**DIRECTIVES**.
(1) From the piece about the megalodon tooth, repeat word for word the stretch from "A 9-year-old girl" through "sharks’ massive teeth.".
(2) Answer these questions from the piece about the megalodon tooth:
(a) How old is Molly Sampson?
(b) What does Molly want to be when she grows up?
(c) Who took the girls to the cliffs after breakfast?
(3) Pick up the account of the girl's megalodon tooth find where it stops and keep writing it.

**TEXT TO READ**.
A 9-year-old girl found a rare megalodon tooth in Chesapeake Bay—and it’s as big as her hand
Posted at 4:30 AM, Jan 18, 2023

Molly Sampson got the Christmas gift of her dreams. The 9-year-old from Maryland wants to be a paleontologist, and she has a special interest in megalodon, the largest shark ever to have lived. And while they have been extinct for millions of years, people still come across fossils of the sharks’ massive teeth.

When Molly and her big sister Natalie got the insulated waders and fossil sifters they’d put on their Christmas lists, the first thing they wanted to do was go shark tooth hunting.

“The only thing Molly really wanted for Christmas was insulated chest waders because she knew she was missing out on some good fossil finds further out in the water,” Molly’s mom, Alicia Sampson, told CBS News. “…As soon as they finished breakfast, they got their waders on as quick as they could and headed to the cliffs with my husband, Bruce.”

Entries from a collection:
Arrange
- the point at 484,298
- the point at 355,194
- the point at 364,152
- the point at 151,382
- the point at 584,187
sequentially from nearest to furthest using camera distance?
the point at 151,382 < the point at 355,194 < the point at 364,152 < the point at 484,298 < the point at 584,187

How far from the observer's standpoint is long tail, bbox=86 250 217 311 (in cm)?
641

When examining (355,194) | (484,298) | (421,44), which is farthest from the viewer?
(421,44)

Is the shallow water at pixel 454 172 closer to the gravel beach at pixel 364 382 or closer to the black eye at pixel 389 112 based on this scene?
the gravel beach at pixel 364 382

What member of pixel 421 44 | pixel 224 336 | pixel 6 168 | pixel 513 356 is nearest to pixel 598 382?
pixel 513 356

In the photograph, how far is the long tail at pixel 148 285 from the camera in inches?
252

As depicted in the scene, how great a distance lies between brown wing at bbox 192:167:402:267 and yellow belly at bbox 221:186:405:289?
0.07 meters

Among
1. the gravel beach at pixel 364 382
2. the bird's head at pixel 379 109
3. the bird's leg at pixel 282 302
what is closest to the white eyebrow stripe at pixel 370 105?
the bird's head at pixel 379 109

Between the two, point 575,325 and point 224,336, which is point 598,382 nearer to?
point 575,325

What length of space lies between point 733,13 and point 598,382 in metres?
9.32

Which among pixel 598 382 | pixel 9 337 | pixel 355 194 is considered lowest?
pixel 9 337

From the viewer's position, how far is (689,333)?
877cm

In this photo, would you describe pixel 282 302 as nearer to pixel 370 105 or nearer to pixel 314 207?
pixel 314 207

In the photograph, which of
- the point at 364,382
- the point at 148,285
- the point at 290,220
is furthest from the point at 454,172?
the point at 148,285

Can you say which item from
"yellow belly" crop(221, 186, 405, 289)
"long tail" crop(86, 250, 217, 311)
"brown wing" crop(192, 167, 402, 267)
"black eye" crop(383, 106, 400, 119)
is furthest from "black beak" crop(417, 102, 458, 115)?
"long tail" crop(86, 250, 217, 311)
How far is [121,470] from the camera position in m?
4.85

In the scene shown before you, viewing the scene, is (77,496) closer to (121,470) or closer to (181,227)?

**RESULTS OF THE EXERCISE**.
(1)
A 9-year-old girl found a rare megalodon tooth in Chesapeake Bay—and it’s as big as her hand
Posted at 4:30 AM, Jan 18, 2023

Molly Sampson got the Christmas gift of her dreams. The 9-year-old from Maryland wants to be a paleontologist, and she has a special interest in megalodon, the largest shark ever to have lived. And while they have been extinct for millions of years, people still come across fossils of the sharks’ massive teeth.

(2)
(a) She is 9 years old.
(b) A paleontologist.
(c) Their father, Bruce.

(3)
So, at around 9:30 in the morning, they made their way into the freezing water at Maryland’s Calvert Cliffs State Park, which is known for its fossils. Since it was low tide and they had their waders on, the family was able to go further out than usual. The father and daughters made several finds, but in less than 30 minutes, Molly spotted something fascinating. Molly’s mom shared photos on Facebook.

“Look at the size of the tooth Molly just found,” Alicia Sampson wrote in the Facebook post. “This tooth was in the water, so thanks to the waders she got the best part of her present!!”

One of the photos she shared shows the massive megalodon tooth in the top left corner, dwarfing the other shark’s teeth the family found.

Experts say the 15-million-year-old, 5-inch-long tooth likely belonged to a shark nearly 50 feet long. For comparison, most semi-truck trailers are 53 feet long.

“I went closer, and in my head, I was like, ‘Oh, my, that is the biggest tooth I’ve ever seen!'” Molly told NPR. “I reached in and grabbed it, and dad said I was shrieking.”

Stephen Godfrey, curator of paleontology at the Calvert Marine Museum, told NPR the tooth is one of the largest probably ever found in the area, calling it a “once-in-a-lifetime kind of find.”

We wonder what Molly will ask for next Christmas!

By Tricia Goss, for Scripps News.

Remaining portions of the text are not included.